Douwe Osinga's Blog: Music on phones

Wednesday, November 19, 2003

Not that long ago, storing music on a computer was something only for the rich music industry. Hard disks were small and CDs large. Harddisks became bigger and cheaper and computers fast enough for eloborate compression schemes. Then Napster happened and suddenly everybody could have their entire music collection of their computers. How long before we have that on our phones?


I strongly belief in integrating new functions into telephones. The dedicated camera only works if you bring it to where you want to take a picture. People will bring their phone anyway, so the phone wins. The same goes for the walkman. Some people care enough about music to carry a iPod or similar with them all  the time, but I don't. However, if the iPod functionality would be integrated in my phone, I would be all for it.


My 3650 Nokia phone has a 16Mbyte memory card. My current Mp3 collection is about 20 Gigabyte, so their is still some way to go here. Of course, I only use maybe 20% of this music on a regular base. I could upgrade to 512Mbyte card and finally use something like ogg or real to compress my music at an acceptable 64Kbits instead of my current 192+Kbs. I would still need a factor 4, but we're getting there.

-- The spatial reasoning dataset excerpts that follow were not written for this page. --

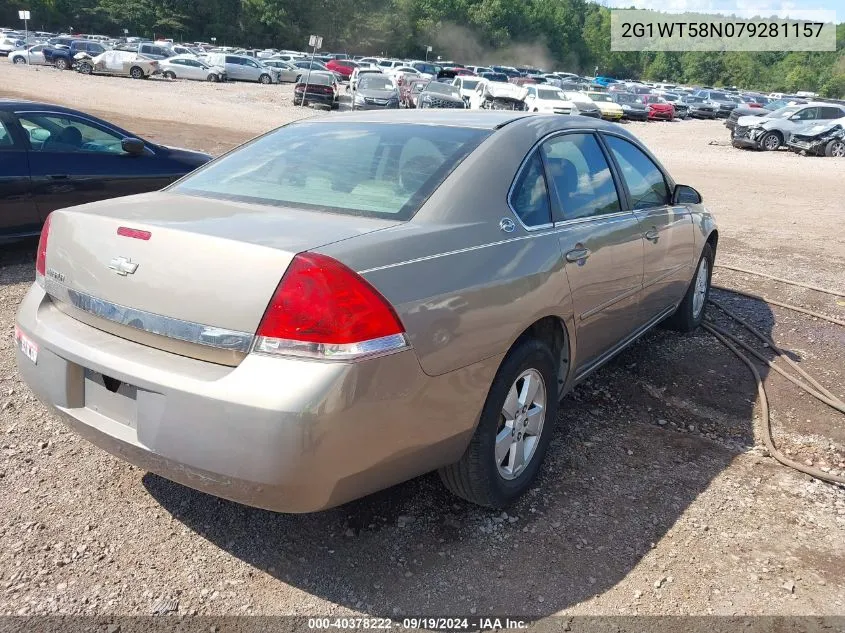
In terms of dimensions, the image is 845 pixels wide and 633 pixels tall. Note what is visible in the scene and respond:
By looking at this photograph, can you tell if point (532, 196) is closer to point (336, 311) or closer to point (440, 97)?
point (336, 311)

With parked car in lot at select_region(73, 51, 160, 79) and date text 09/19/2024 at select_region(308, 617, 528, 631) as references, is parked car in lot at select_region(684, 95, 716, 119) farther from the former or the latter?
date text 09/19/2024 at select_region(308, 617, 528, 631)

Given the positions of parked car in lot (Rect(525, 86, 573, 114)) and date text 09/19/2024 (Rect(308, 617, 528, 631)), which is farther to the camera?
parked car in lot (Rect(525, 86, 573, 114))

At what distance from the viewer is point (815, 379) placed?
4.98 m

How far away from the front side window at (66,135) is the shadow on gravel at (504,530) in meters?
4.52

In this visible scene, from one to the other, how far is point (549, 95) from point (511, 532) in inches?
1222

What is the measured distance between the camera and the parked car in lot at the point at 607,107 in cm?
3412

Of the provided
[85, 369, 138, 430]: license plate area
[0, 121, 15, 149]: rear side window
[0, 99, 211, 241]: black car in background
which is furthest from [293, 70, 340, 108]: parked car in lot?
[85, 369, 138, 430]: license plate area

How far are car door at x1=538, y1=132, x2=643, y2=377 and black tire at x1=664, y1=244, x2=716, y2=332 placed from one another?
1.33 meters

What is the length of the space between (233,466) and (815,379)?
165 inches

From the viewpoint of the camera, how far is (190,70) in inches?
1715

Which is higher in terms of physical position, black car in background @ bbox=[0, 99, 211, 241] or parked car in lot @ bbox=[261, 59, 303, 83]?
parked car in lot @ bbox=[261, 59, 303, 83]

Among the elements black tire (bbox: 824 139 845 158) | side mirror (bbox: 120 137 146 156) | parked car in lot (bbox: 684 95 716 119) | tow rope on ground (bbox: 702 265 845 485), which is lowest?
tow rope on ground (bbox: 702 265 845 485)

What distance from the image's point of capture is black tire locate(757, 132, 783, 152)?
2516 cm

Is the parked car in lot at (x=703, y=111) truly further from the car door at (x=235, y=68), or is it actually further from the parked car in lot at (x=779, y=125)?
the car door at (x=235, y=68)
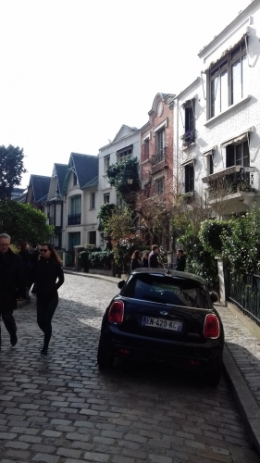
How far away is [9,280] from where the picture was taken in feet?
22.4

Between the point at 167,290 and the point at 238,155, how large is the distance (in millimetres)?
13902

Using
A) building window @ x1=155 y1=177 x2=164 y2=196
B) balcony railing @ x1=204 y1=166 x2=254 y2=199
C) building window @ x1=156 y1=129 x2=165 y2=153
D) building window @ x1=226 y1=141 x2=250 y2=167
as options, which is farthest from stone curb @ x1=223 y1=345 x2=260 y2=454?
building window @ x1=156 y1=129 x2=165 y2=153

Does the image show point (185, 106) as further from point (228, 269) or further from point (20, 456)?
point (20, 456)

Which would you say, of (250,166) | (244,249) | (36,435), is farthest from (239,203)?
(36,435)

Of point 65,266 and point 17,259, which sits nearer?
point 17,259

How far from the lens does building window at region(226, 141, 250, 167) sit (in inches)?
734

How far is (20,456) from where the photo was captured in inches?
145

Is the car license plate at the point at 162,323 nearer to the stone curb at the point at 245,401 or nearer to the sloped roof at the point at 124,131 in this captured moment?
the stone curb at the point at 245,401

Oggplay is an ogg player for Symbian and has just released a player for series 60. After converting some mp3s to ogg, and uploading them to my phone and playing around for some time, I had to conclude that the pre-alphaness was to much for my phone. It kept crashing with an error 101 or something. I converted some mp3s to mono 64kbit real format and played them on the phone. It sounded awfull. Give it two more years.